Entries on spatial positioning:
════

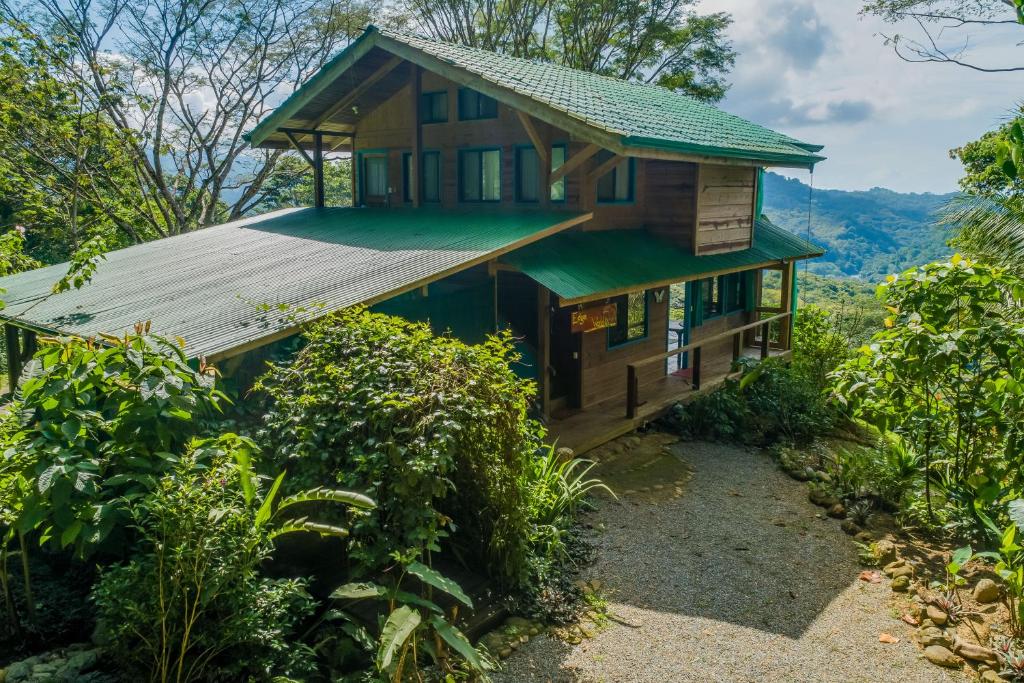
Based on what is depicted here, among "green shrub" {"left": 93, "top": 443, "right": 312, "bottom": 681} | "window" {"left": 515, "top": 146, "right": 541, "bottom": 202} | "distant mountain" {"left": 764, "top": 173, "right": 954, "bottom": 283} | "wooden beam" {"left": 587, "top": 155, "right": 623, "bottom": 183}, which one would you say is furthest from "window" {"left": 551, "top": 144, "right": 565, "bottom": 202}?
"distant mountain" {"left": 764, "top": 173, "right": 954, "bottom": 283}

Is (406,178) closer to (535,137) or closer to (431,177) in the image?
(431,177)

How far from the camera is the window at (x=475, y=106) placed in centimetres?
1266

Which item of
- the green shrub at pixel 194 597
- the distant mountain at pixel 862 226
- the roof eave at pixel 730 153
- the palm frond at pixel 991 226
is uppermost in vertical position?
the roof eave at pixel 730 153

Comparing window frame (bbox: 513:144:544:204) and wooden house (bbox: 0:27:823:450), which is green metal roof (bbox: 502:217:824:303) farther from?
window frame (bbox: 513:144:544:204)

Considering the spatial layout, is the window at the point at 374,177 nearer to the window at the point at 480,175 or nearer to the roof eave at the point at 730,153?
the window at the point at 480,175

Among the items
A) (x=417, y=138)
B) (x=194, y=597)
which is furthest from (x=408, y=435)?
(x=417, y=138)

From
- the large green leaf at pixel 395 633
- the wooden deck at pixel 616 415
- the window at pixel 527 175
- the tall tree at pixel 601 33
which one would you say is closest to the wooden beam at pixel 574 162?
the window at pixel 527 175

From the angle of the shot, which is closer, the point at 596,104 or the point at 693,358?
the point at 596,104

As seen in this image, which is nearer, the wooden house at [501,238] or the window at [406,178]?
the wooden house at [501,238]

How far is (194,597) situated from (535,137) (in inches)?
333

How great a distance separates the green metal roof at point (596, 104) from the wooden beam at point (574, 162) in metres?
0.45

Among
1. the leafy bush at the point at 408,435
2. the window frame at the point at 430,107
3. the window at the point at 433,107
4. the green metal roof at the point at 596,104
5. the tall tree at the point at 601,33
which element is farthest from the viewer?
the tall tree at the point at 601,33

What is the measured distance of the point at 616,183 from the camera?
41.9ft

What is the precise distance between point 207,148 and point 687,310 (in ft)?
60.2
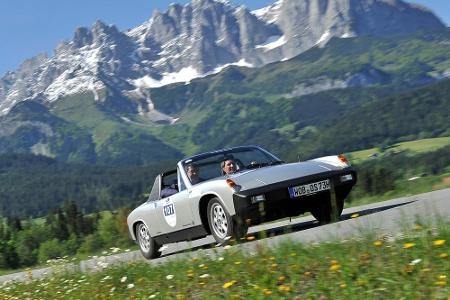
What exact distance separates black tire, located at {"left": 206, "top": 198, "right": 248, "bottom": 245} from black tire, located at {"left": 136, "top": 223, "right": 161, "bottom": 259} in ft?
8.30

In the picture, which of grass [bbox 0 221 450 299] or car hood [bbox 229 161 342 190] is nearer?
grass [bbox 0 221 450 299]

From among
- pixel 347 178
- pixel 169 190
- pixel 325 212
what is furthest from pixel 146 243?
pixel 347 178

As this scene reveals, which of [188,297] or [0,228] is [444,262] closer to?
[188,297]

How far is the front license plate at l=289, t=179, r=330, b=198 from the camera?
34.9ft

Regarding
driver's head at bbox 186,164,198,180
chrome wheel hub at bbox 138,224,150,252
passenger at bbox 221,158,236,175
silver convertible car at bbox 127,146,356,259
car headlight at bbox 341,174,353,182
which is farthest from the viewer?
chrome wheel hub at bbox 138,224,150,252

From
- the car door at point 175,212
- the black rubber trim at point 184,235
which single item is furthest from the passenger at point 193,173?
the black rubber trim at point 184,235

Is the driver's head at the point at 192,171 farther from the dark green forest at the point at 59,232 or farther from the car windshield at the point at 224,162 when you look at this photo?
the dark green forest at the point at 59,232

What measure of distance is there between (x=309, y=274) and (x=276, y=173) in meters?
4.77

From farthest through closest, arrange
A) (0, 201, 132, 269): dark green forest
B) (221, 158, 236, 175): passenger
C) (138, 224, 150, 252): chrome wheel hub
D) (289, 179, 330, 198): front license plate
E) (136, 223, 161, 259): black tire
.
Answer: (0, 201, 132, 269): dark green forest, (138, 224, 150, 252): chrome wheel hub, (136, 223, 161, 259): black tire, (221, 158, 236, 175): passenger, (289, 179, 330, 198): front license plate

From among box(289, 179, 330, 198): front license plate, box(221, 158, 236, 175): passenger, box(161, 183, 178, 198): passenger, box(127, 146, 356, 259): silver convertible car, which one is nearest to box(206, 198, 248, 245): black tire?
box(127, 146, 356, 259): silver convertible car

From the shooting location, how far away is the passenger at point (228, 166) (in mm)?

════

▸ **Required work**
Can you copy out verbatim the lines of the records starting at the one that contains "Is the driver's" and ending at the last line of the records?

▸ **Expected output**
Is the driver's head at the point at 192,171 farther from the dark green forest at the point at 59,232 or farther from the car windshield at the point at 224,162 when you look at this photo?
the dark green forest at the point at 59,232

What measure of distance is there between (x=309, y=274) and (x=276, y=173) in meters?
4.77

From farthest through closest, arrange
A) (0, 201, 132, 269): dark green forest
B) (221, 158, 236, 175): passenger
C) (138, 224, 150, 252): chrome wheel hub
D) (289, 179, 330, 198): front license plate
E) (136, 223, 161, 259): black tire
.
Answer: (0, 201, 132, 269): dark green forest, (138, 224, 150, 252): chrome wheel hub, (136, 223, 161, 259): black tire, (221, 158, 236, 175): passenger, (289, 179, 330, 198): front license plate

From among box(289, 179, 330, 198): front license plate, box(221, 158, 236, 175): passenger, box(161, 183, 178, 198): passenger, box(127, 146, 356, 259): silver convertible car, which one is nearest to box(206, 198, 248, 245): black tire?
box(127, 146, 356, 259): silver convertible car

From the shooting location, how far away is the passenger at point (228, 166) (in mm)?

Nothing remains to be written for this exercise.